Restate, exactly as written, the entries below from the line that holds "Hotel Riu Costa" through the line that holds "Départ du gouverneur militaire de Lyon". Pictures are not part of the copy.

* **GIVEN DATA**
*** Block opens ***
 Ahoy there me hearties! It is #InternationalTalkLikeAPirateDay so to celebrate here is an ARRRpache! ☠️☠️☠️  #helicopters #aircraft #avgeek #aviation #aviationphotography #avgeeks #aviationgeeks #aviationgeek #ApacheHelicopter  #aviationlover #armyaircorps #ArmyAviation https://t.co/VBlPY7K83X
*** Block closes ***
*** Block opens ***
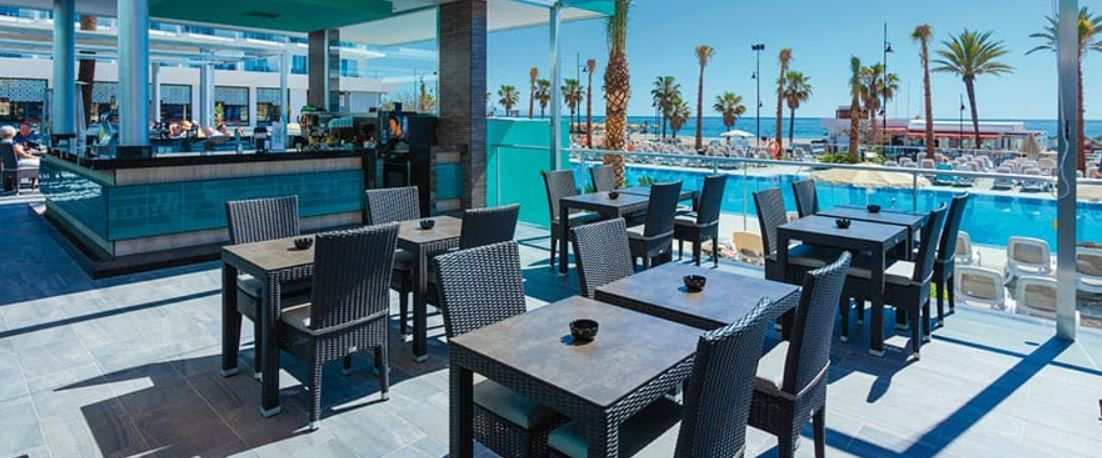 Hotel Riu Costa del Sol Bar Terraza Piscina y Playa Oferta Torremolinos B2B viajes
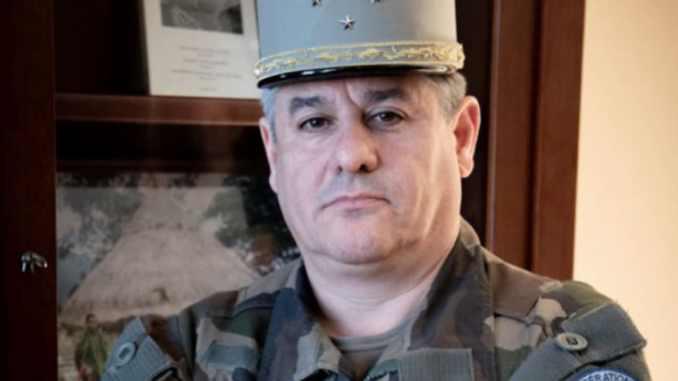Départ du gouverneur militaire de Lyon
*** Block closes ***
* **ANSWER SPACE**
 Hotel Riu Costa del Sol Bar Terraza Piscina y Playa Oferta Torremolinos B2B viajes
Départ du gouverneur militaire de Lyon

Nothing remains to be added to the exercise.